• **PROVIDED PASSAGE**
11-785 Introduction to Deep Learning
Spring 2018

“Deep Learning” systems, typified by deep neural networks, are increasingly taking over all AI tasks, ranging from language understanding, and speech and image recognition, to machine translation, planning, and even game playing and autonomous driving. As a result, expertise in deep learning is fast changing from an esoteric desirable to a mandatory prerequisite in many advanced academic settings, and a large advantage in the industrial job market.

In this course we will learn about the basics of deep neural networks, and their applications to various AI tasks. By the end of the course, it is expected that students will have significant familiarity with the subject, and to be able to apply to them to a variety of tasks. They will also be positioned to understand much of the current literature on the topic and extend their knowledge through further study.

Instructor: Bhiksha Raj


Lecture: Monday and Wednesday, 9.00am-10.20am

Recitation: Friday, 9.00am-10.20am, Newell Simon 3002

Office hours:


  1. We will be using one of several toolkits (typically TensorFlow or PyTorch). The toolkits are largely programmed in Python. You will need to be able to program in at least one of these languages. Alternately, you will be responsible for finding and learning a toolkit that requires programming in a language you are comfortable with,
  2. You will need familiarity with basic calculus (differentiation, chain rule), linear algebra and basic probability.


This course is worth 12 units.

Course Work


Grading will be based on weekly quizzes, homework assignments and a final project.

There will be five assignments in all. Note that assignments 4 and 5 are released simultaneously. They will also be due on the same date.

Quizzes 13 quizzes (bottom 3 quiz scores will be dropped), total contribution to grade 25%
Assignments 5 assignments, total contribution to grade 50%
Project 1 project, total contribution to grade 25%


The course will not follow a specific book, but will draw from a number of sources. We list relevant books at the end of this page. We will also put up links to relevant reading material for each class. Students are expected to familiarize themselves with the material before the class. The readings will sometimes be arcane and difficult to understand; if so, do not worry, we will present simpler explanations in class.

• **AIM OF THE EXERCISE**
Continue the deep learning course page from the point where it stops.

• **DATA SECTION**
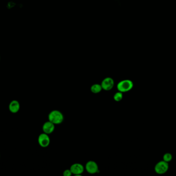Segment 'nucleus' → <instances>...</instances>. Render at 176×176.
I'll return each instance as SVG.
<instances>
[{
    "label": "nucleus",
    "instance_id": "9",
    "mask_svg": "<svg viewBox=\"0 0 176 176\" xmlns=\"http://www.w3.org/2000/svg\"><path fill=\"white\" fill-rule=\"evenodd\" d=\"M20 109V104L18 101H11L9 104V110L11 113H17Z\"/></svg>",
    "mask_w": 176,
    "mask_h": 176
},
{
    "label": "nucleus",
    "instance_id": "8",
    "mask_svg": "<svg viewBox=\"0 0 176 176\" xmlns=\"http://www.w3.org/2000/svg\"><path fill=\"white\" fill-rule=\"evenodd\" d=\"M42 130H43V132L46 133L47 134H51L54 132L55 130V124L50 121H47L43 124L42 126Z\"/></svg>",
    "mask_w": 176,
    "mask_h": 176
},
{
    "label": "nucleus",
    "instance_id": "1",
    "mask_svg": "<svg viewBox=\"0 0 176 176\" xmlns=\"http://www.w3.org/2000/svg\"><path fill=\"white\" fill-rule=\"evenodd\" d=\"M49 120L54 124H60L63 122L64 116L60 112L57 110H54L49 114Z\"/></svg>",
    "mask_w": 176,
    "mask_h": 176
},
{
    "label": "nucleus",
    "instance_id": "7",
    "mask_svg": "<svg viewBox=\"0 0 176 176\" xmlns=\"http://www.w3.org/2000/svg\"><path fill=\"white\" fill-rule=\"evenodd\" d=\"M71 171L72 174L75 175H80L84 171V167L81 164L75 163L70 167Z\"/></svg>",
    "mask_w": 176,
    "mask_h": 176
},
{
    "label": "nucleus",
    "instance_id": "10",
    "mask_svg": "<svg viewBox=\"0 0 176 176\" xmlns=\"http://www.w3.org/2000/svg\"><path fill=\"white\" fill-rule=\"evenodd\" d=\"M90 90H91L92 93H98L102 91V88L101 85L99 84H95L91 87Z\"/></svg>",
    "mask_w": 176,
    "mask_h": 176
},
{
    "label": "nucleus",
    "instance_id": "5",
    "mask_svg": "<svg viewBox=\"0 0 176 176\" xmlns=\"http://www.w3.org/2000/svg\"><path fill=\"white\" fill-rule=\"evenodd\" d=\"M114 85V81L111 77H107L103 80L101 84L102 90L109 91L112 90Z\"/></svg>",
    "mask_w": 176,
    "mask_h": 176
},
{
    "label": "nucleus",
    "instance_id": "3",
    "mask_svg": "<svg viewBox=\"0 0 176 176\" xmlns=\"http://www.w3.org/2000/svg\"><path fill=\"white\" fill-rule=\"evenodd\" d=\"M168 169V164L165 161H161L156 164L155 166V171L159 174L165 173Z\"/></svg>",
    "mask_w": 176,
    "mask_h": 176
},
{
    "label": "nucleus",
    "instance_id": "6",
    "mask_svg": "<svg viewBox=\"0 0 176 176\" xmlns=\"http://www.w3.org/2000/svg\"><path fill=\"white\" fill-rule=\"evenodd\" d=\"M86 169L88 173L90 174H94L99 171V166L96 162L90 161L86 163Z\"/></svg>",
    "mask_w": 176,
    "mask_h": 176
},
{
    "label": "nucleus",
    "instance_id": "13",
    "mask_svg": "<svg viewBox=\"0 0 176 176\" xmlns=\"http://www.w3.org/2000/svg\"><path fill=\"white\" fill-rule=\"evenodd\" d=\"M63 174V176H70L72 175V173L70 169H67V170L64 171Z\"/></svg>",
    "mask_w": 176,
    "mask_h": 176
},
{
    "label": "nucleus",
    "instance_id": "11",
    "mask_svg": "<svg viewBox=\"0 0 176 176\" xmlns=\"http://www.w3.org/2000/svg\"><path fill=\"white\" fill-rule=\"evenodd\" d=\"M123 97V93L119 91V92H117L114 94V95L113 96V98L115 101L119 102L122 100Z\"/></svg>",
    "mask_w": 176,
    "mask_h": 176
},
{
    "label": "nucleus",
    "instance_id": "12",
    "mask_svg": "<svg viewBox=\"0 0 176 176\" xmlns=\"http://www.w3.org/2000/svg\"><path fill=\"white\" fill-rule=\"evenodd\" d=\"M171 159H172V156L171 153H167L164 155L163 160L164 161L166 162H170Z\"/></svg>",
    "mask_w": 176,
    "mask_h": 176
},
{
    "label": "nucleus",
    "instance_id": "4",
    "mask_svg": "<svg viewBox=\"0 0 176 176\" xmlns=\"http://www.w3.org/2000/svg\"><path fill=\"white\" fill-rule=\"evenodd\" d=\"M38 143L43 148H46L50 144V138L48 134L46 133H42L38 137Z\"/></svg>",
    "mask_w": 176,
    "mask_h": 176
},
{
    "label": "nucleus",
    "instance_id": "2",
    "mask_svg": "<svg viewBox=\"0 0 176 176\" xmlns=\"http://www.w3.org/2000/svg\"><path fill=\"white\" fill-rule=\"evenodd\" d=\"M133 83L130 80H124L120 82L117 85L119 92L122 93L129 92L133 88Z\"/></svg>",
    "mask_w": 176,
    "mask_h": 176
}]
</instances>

• **ANSWER TO THIS EXERCISE**
Discussion board: Piazza

We will use Piazza for discussions. Here is the link. Please sign up.

Wiki page

We have created an experimental wiki explaining the types of neural networks in use today. Here is the link.

You can also find a nice catalog of models that are current in the literature here. We expect that you will be in a position to interpret, if not fully understand many of the architectures on the wiki and the catalog by the end of the course.


Kaggle is a popular data science platform where visitors compete to produce the best model for learning or analyzing a data set.

For assignments 4 and 5 you will be submitting your evaluation results to a Kaggle leaderboard.

Academic Integrity

You are expected to comply with the University Policy on Academic Integrity and Plagiarism.
  • You are allowed to talk with / work with other students on homework assignments
  • You can share ideas but not code, you should submit your own code
Your course instructor reserves the right to determine an appropriate penalty based on the violation of academic dishonesty that occurs. Violations of the university policy can result in severe penalties including failing this course and possible expulsion from Carnegie Mellon University. If you have any questions about this policy and any work you are doing in the course, please feel free to contact your instructor for help.

Tentative Schedule

Lecture Start date Topics Lecture notes/Slides Additional readings, if any Quizzes/Assignments
1 January 17
  • Introduction to deep learning
  • Course logistics
  • History and cognitive basis of neural computation.
  • The perceptron / multi-layer perceptron
slides Quiz 1 (Due 20th)
2 January 22
  • The neural net as a universal approximator
3 January 24
  • Training a neural network
  • Perceptron learning rule
  • Empirical Risk Minimization
  • Optimization by gradient descent
slides Assignment 1
Quiz 2 (Due 27th)
4 January 29
  • Back propagation
  • Calculus of back propogation
5 January 31
  • Convergence in neural networks
  • Rates of convergence
  • Loss surfaces
  • Learning rates, and optimization methods
  • RMSProp, Adagrad, Momentum
slides Quiz 3 (Due Feb 3rd)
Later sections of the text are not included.